バカにも二とおりあるようです。いずれも計測に関するものです。一つは掘削などの深さを測るために使われる簡単な寸法の印を入れてある棒。バカ定規、あるいは単にバカとも言われる。勝手な解釈では、手軽で便利だし、「馬鹿でも使える」ということかな? 何より目盛りの読み違いがないというのが利点です。棒は、そのへんで拾ってきたもので十分です。建築で使う尺杖(しゃくずえ)も柱の横木(鴨居とか敷居など、とにかく柱の横に取り付ける木です。十字架にも横木があります。)の取りつけ位置などを記した同様の定規です。

もう一つは土も含めて構造物の寸法を出すために、棒杭、板切れを使って丁張り(ちょうはり)をしますが、実際の構造物の寸法に本当に合わせて丁張したのでは型枠がセットできないなどの不都合があります。
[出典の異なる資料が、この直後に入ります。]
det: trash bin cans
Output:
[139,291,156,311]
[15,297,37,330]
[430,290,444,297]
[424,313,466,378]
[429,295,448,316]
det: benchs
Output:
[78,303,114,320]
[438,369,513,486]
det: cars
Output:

そのため、いく分かの余分を見て丁張りするわけですが、その余裕の寸法をバカと呼んでいます。実際の測量では「バカを何cm見ろ」とか「馬鹿、バカを見ろ、この馬鹿」とか言われます。こうなると、「馬鹿、馬鹿って何だ、この野郎」ということになります。この場合のバカは余分のものといった意味で馬鹿なのでしょう。待てよ! このバカを見るための道具がバカ棒ではないのか? 元は一つなのではないでしょうか?